Aim → Write the material out again, line by line, exactly as it is.

Data for this task →

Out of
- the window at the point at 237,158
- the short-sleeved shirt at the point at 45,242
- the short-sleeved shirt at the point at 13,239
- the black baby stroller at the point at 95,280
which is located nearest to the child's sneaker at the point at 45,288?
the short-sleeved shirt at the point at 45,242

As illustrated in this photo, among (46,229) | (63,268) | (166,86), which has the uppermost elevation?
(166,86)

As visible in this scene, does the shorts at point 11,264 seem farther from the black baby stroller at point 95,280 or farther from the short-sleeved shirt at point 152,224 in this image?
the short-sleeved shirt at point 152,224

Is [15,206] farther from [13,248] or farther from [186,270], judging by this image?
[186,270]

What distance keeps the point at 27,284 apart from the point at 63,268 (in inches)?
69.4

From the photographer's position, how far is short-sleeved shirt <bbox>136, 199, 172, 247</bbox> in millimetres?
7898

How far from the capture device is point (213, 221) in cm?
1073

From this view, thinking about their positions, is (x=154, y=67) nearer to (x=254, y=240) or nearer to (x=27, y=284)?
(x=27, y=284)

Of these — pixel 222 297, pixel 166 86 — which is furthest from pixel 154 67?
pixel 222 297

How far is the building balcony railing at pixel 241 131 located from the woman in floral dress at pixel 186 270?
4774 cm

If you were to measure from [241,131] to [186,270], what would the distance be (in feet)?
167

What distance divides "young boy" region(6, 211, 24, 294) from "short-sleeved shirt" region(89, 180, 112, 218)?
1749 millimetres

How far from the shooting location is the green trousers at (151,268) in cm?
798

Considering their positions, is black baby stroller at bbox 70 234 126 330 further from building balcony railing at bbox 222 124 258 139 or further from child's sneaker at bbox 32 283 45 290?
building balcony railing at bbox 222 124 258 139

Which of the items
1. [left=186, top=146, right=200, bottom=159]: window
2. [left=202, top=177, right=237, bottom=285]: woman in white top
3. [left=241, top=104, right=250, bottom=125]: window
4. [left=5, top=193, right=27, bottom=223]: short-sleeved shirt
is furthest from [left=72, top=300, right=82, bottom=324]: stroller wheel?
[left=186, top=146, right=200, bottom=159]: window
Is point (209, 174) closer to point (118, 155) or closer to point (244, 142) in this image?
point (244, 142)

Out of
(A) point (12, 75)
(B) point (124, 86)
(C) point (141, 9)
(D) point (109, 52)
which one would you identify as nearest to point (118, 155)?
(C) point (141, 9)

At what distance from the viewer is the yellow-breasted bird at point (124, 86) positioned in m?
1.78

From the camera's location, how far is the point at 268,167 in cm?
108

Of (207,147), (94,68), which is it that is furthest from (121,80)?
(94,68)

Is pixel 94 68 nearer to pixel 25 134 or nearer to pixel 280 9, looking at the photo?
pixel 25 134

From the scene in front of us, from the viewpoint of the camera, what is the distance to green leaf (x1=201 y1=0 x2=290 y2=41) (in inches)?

Result →
Out of
- the window at the point at 237,158
- the short-sleeved shirt at the point at 45,242
- the short-sleeved shirt at the point at 13,239
- the black baby stroller at the point at 95,280
which is located nearest to the child's sneaker at the point at 45,288?
the short-sleeved shirt at the point at 45,242

As illustrated in this photo, among (46,229) | (63,268) | (166,86), which has the uppermost elevation?
(166,86)

As visible in this scene, does the shorts at point 11,264 seem farther from the black baby stroller at point 95,280 or farther from the short-sleeved shirt at point 152,224 in this image?
the short-sleeved shirt at point 152,224

Is [15,206] farther from [13,248] or farther from [186,270], judging by this image?
[186,270]

What distance keeps the point at 27,284 apart from the point at 63,268 (in inches)?
69.4

From the photographer's position, how far is short-sleeved shirt <bbox>136, 199, 172, 247</bbox> in millimetres?
7898

How far from the capture device is point (213, 221) in cm?
1073

From this view, thinking about their positions, is (x=154, y=67) nearer to (x=254, y=240) or nearer to (x=27, y=284)?
(x=27, y=284)

Of these — pixel 222 297, pixel 166 86 — which is furthest from pixel 154 67?
pixel 222 297

How far is the building balcony railing at pixel 241 131 located from the woman in floral dress at pixel 186 270?
4774 cm

If you were to measure from [241,131] to [186,270], what would the distance be (in feet)?
167

What distance divides "young boy" region(6, 211, 24, 294) from "short-sleeved shirt" region(89, 180, 112, 218)?
1749 millimetres

How far from the shooting location is the green trousers at (151,268) in cm?
798

Considering their positions, is black baby stroller at bbox 70 234 126 330 further from building balcony railing at bbox 222 124 258 139 or further from child's sneaker at bbox 32 283 45 290?
building balcony railing at bbox 222 124 258 139

Which of the items
1. [left=186, top=146, right=200, bottom=159]: window
2. [left=202, top=177, right=237, bottom=285]: woman in white top
3. [left=241, top=104, right=250, bottom=125]: window
4. [left=5, top=193, right=27, bottom=223]: short-sleeved shirt
is furthest from [left=72, top=300, right=82, bottom=324]: stroller wheel?
[left=186, top=146, right=200, bottom=159]: window
Is point (209, 174) closer to point (118, 155) or closer to point (244, 142) in this image?
point (244, 142)

Out of
(A) point (12, 75)
(B) point (124, 86)
(C) point (141, 9)
(D) point (109, 52)
which one would you identify as nearest to point (118, 155)?
(C) point (141, 9)

At what distance from the viewer is the yellow-breasted bird at point (124, 86) positioned in m?
1.78

From the camera's location, how far is the point at 268,167 in cm?
108

Of (207,147), (94,68), which is it that is furthest from (121,80)?
(94,68)

Is pixel 94 68 nearer to pixel 25 134 or nearer to pixel 280 9, looking at the photo?
pixel 25 134

From the scene in front of us, from the viewpoint of the camera, what is the distance to green leaf (x1=201 y1=0 x2=290 y2=41) (in inches)?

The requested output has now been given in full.